The cytoplasmic domains of each RHL subunit have a single Cys
residue within 5 amino acids of the transmembrane domain, which is a
likely site for fatty acylation. The same position in the transferrin
receptor is palmitoylated(30, 31, 35) .
Studies are in progress to determine the site(s) of modification in the
three RHL subunits. The three ASGP-R subunits are known to have
different extents of glycosylation(9) , and are also
differentially modified by phosphorylation in their cytoplasmic
domains(36, 37) . Our present results strongly suggest
that the three subunits are also modified by fatty acylation to
different extents. Thus, in the steady-state situation, all RHL
subunits contain palmitate and stearate in similar ratios, but the
amount of these two fatty acids in RHL1 is smaller than in RHL2 and
RHL3. We report in the accompanying paper (15) that treatment
of radiolabeled affinity-purified ASGP-Rs with hydroxylamine completely
removes the [H]palmitic acid from RHL1, RHL2, and
RHL3. The metabolic labeling experiments indicate that, in fact, only
the State 2 ASGP-Rs (one of two receptor subpopulations that we have
previously characterized) are palmitoylated and the vast majority of
fatty acylation is via thioester bonds.
One population of ASGP-Rs (the State 2 ASGP-Rs) undergoes a transient inactivation-reactivation cycle during receptor recycling(6, 11, 12, 13, 14) . Such an inactivation-reactivation cycle may provide a biological basis for the high efficiency of the ligand-receptor segregation step in this and in other recycling receptor systems(6) . That fatty acyl-CoAs can regulate ASGP-R activity in permeable hepatocytes(13, 14) , suggests that a reversible fatty acylation-deacylation process could be the molecular basis of the State 2 receptor inactivation-reactivation cycle. The finding that one population of purified ASGP-Rs is selectively inactivated by hydroxylamine treatment, under mild conditions that releases essentially all of the covalently associated fatty acids,(15) , supports this hypothesis. Thus, we conclude that the three ASGP-R subunits are modified by palmitate and stearate, and that acylation-deacylation of the ASGP-R could directly regulate its activity.

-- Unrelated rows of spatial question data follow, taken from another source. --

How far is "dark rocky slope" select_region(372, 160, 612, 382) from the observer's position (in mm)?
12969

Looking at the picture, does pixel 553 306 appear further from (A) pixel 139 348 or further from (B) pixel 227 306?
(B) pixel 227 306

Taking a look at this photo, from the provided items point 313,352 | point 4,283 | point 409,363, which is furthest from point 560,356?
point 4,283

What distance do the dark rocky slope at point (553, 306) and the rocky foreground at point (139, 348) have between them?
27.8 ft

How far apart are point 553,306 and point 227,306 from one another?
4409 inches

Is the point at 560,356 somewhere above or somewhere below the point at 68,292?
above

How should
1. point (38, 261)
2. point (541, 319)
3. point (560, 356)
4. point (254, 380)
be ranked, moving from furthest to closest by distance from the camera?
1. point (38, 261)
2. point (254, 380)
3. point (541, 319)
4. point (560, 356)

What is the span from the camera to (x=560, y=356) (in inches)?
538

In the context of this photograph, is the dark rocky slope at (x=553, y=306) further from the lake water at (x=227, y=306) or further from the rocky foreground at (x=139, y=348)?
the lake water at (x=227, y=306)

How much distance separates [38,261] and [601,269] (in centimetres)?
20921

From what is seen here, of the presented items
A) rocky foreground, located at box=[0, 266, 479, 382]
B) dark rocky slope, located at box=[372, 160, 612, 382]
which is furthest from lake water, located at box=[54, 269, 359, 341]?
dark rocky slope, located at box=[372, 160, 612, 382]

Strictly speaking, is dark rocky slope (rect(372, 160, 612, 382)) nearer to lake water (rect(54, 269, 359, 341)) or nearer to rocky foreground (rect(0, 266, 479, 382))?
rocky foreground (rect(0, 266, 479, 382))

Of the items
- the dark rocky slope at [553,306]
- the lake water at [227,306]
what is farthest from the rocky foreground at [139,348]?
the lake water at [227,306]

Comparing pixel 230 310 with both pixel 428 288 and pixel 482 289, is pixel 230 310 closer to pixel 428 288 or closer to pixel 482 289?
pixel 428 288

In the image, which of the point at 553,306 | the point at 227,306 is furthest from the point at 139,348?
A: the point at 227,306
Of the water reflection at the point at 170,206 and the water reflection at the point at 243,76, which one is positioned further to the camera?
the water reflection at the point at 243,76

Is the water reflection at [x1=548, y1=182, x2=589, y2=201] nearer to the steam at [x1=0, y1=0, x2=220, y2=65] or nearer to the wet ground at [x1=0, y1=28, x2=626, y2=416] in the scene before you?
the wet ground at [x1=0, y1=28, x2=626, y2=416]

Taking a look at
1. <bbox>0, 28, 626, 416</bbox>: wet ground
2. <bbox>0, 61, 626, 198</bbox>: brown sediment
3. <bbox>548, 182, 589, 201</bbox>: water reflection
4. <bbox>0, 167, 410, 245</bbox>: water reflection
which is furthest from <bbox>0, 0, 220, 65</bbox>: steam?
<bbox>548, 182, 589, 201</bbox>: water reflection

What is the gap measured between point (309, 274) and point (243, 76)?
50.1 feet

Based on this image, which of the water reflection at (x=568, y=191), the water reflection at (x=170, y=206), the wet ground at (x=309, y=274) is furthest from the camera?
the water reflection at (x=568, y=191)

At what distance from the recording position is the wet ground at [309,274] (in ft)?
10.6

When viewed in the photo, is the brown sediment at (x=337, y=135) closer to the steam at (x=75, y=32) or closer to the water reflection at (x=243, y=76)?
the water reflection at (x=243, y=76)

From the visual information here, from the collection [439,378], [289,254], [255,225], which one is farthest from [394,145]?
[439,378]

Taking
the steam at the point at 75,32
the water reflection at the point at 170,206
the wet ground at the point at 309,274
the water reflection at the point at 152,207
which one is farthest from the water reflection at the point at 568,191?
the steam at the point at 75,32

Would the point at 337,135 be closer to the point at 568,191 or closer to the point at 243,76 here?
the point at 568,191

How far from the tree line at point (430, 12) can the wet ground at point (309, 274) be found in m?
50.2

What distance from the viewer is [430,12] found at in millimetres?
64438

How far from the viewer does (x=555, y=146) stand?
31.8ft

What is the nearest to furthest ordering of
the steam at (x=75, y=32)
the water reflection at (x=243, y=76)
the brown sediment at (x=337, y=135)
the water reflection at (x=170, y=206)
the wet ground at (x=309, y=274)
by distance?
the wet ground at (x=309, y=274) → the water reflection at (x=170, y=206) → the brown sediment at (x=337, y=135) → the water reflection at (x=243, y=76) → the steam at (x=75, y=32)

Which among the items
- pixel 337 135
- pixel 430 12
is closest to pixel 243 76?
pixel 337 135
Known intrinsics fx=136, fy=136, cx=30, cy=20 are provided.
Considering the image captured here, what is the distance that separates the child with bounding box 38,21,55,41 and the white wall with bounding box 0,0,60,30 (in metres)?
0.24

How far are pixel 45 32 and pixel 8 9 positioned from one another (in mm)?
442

An important point about the fatty acylation results presented here is that we analyzed the total active ASGP-R pool, which contains both State 1 and State 2 receptors. It is likely that the State 1 ASGP-Rs are not fatty acylated; fatty acylation may occur exclusively in the State 2 ASGP-R population(15) . Further studies will address whether fatty acylation in RHL1, RHL2, and/or RHL3 is the molecular basis for the two functionally distinct receptor populations and how fatty acylation/deacylation regulates receptor activity.